Extracted text:
>> Begin
What do yellow elephants, hives and pigs have in common? Is Cassandra the Zookeeper? because if so the cats need to be herded!
No, stay with me, I haven’t lost it just yet! if I had, i could find it using HDFS and MapReduce processes.
Don’t be alarmed! What you’ve just experienced is something we can help with, confusion! One of the biggest hurdles we are helping our clients over in recent times are the barriers of Big Data adoption, a confusion of technologies, concepts and strategies blurred together to sell one of the most on trend IT initiatives today.
In this article I will break down and separate the components of a Big Data solution, and provide some meaningful examples of how Big Data strategies can be leveraged to drive real value for your organisation. I will use my experience in “traditional” enterprise business intelligence and information management to highlight synergies I can see between the two, and how your organisation can adopt one in addition to the other. There are some very good reasons for running these initiatives in parallel, they are extremely complimentary, and together can provide a powerful mixture of agility and performance for your organisation.
So what is Big Data?
Just in case you weren’t aware, we live in a data rich world! Most people have a number of personal smart devices, phones, tablets, watches, televisions etc, which are capable of connecting to networks, tracking events, displaying information, talking to us, etc etc. In each instance these devices produce data, both qualitative and quantitive. Most of us understand this demand on a personal level, but this consumerism also drives industry. The networks that carry data, the applications that move data between devices, our electricity/gas suppliers, our traffic lights, our airports, booking systems and cars all have points of communication along their disparate processing channels. Our world, and our businesses, create enormous amounts of data.
Some organisations have always dealt with enormous data volumes, so Big Data remains a very relative term, generally speaking though the concern is not so much with the volumes of data specifically, but rather how easily a quantity of data can be used to generate value for an organisation. There are a number of issues for consideration; how accessible is the information in your organisation? How secure is it? How do we get insight from it? how do we derive real strategic value?
>> End
Provided data:
>> Begin
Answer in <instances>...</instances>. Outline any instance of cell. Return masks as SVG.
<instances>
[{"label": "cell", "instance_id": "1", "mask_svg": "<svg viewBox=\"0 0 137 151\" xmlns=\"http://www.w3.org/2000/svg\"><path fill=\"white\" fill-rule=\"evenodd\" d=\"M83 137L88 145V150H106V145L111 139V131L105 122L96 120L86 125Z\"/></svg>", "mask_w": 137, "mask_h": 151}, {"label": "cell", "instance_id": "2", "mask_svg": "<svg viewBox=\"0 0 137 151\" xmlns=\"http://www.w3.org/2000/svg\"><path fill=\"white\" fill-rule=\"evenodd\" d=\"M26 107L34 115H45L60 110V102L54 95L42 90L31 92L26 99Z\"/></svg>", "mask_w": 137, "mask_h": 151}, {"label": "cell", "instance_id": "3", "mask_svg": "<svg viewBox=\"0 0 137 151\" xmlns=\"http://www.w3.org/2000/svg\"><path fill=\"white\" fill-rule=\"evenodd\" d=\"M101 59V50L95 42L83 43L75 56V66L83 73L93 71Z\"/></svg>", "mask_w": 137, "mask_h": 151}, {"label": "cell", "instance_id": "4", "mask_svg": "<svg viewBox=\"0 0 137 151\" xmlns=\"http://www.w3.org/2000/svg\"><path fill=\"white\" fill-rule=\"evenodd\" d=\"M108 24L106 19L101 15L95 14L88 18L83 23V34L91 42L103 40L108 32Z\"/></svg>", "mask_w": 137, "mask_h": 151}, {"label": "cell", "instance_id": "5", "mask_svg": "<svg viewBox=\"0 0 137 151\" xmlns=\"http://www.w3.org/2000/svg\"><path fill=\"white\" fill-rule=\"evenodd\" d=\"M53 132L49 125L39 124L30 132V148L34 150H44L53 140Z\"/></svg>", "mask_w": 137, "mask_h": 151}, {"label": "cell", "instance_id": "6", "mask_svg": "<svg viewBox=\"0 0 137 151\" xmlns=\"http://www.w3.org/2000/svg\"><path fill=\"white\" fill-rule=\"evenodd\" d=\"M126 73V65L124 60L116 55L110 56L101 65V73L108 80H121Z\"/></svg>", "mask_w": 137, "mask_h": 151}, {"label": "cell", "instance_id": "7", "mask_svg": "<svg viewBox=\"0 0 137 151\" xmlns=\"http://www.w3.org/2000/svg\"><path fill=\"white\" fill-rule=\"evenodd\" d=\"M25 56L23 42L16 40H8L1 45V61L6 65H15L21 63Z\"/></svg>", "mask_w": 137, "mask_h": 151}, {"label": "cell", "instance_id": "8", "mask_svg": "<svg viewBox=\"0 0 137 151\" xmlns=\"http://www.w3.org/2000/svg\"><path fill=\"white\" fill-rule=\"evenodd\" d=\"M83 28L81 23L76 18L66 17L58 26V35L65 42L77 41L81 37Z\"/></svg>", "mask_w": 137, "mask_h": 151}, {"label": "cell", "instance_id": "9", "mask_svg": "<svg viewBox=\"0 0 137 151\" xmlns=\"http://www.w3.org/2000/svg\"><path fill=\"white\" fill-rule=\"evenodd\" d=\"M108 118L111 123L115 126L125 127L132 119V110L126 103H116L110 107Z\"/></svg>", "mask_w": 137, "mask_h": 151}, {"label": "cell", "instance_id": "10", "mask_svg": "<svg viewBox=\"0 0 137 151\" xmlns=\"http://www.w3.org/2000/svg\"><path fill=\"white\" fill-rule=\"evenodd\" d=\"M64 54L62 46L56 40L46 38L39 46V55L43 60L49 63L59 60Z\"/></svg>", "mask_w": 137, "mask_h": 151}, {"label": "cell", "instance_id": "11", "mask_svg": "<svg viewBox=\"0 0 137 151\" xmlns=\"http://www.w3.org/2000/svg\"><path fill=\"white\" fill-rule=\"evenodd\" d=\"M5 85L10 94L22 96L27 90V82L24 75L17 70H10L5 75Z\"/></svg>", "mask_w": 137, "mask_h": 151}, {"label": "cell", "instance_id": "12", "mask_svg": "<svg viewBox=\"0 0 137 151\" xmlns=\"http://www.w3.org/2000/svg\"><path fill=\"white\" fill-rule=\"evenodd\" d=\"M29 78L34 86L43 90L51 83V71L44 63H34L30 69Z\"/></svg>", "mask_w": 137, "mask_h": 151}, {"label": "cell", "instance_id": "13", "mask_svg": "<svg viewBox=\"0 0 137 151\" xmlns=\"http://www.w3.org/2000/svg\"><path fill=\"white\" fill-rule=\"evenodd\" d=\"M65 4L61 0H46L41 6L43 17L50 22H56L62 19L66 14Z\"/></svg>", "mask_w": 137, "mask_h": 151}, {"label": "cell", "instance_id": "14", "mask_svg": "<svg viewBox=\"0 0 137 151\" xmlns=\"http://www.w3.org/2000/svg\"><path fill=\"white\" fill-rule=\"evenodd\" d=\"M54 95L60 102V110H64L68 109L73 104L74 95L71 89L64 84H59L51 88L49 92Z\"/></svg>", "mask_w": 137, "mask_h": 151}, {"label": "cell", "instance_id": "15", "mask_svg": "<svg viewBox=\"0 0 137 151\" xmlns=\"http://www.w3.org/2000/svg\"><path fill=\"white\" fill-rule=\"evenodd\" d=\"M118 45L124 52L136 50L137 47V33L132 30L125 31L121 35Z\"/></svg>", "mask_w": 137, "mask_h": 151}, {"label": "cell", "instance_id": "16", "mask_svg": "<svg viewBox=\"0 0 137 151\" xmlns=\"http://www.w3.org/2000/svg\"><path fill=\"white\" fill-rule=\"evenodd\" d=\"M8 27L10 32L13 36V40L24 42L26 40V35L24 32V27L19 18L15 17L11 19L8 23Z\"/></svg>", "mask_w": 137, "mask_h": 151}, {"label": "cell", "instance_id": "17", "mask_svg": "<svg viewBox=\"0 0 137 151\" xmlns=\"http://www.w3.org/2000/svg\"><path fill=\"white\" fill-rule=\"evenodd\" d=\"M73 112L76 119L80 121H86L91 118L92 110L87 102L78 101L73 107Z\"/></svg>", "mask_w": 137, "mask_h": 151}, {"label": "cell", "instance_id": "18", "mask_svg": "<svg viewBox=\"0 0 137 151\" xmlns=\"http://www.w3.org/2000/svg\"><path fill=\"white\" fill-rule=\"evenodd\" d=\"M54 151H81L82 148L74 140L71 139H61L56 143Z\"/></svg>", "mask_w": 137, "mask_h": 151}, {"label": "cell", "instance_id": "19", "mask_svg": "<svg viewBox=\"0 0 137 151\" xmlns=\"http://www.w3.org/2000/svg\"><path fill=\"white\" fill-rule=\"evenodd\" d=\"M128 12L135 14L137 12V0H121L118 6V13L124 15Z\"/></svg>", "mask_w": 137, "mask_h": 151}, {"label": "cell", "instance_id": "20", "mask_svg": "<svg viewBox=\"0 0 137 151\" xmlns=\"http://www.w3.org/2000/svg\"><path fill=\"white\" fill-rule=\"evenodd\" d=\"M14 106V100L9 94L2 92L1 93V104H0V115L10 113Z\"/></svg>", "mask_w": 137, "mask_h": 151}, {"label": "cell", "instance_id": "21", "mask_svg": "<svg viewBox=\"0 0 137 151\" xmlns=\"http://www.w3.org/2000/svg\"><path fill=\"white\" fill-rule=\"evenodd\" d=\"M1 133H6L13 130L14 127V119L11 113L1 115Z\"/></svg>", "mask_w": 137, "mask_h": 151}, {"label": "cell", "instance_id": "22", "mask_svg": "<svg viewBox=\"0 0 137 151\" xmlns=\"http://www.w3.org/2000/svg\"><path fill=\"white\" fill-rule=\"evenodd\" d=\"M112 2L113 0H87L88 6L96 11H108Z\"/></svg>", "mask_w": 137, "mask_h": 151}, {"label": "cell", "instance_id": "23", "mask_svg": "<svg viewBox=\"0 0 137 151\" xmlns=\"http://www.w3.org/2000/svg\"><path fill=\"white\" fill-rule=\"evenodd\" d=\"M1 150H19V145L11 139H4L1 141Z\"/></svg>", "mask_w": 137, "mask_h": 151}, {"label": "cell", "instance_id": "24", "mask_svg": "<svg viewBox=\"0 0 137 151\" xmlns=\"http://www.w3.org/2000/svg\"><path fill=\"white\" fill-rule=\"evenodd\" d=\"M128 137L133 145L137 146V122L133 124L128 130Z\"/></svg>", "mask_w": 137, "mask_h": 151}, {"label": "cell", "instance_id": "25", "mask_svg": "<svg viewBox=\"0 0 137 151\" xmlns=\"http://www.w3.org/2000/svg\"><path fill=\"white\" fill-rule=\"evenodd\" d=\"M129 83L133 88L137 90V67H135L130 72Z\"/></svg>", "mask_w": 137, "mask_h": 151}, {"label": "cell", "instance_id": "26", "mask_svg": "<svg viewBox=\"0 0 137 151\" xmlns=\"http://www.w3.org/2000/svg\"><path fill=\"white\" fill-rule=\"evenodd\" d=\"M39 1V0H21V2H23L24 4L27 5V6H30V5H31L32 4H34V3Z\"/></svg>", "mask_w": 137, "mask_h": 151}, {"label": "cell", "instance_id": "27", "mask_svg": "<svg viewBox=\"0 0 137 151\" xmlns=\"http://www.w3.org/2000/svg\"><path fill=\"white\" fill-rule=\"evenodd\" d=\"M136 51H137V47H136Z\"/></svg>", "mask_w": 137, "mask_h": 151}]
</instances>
>> End
Set problem 1: Using the Big Data article, write out the passage starting with "Don’t be alarmed!" and going on through "IT initiatives today.", substituting "customers" for "clients".
Set problem 2: Summarize the Big Data article in two sentences.

Exercise output 1:
Don’t be alarmed! What you’ve just experienced is something we can help with, confusion! One of the biggest hurdles we are helping our customers over in recent times are the barriers of Big Data adoption, a confusion of technologies, concepts and strategies blurred together to sell one of the most on trend IT initiatives today.

Exercise output 2: The article sets out to untangle the confusing mix of technologies, concepts and strategies behind Big Data, showing how Big Data can run alongside traditional business intelligence to bring agility and performance to an organization. It explains that personal devices, networks and everyday infrastructure produce enormous amounts of data, and that the real concern is how easily that data can be accessed, secured and used to generate value.